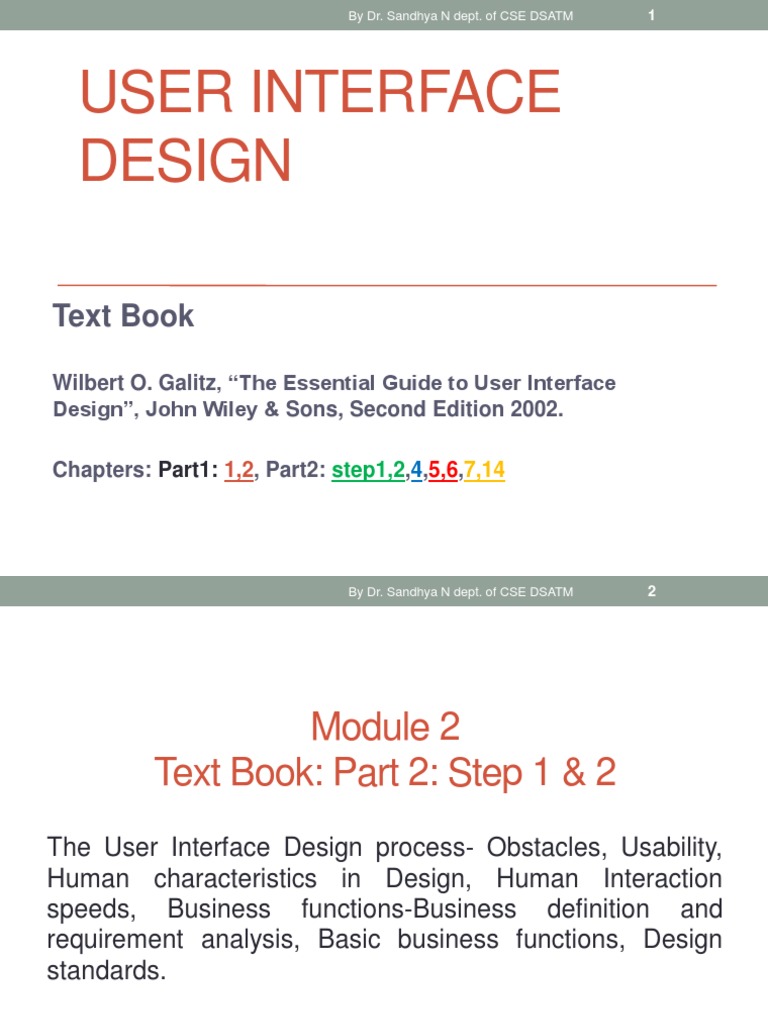 By Dr. Sandhya N dept. of CSE DSATM 1

USER INTERFACE DESIGN

Text Book

Wilbert O. Galitz, “The Essential Guide to User Interface Design”, John Wiley & Sons, Second Edition 2002.

Chapters: Part1: 1,2, Part2: step1,2,4,5,6,7,14

By Dr. Sandhya N dept. of CSE DSATM 2

Module 2
Text Book: Part 2: Step 1 & 2

The User Interface Design process- Obstacles, Usability, Human characteristics in Design, Human Interaction speeds, Business functions-Business definition and requirement analysis, Basic business functions, Design standards.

◆ Work item: The required output is the exact run of lines from the one with "Second Edition 2002." through the final line of the entries.

◆ Solution:
Wilbert O. Galitz, “The Essential Guide to User Interface Design”, John Wiley & Sons, Second Edition 2002.

Chapters: Part1: 1,2, Part2: step1,2,4,5,6,7,14

By Dr. Sandhya N dept. of CSE DSATM 2

Module 2
Text Book: Part 2: Step 1 & 2

The User Interface Design process- Obstacles, Usability, Human characteristics in Design, Human Interaction speeds, Business functions-Business definition and requirement analysis, Basic business functions, Design standards.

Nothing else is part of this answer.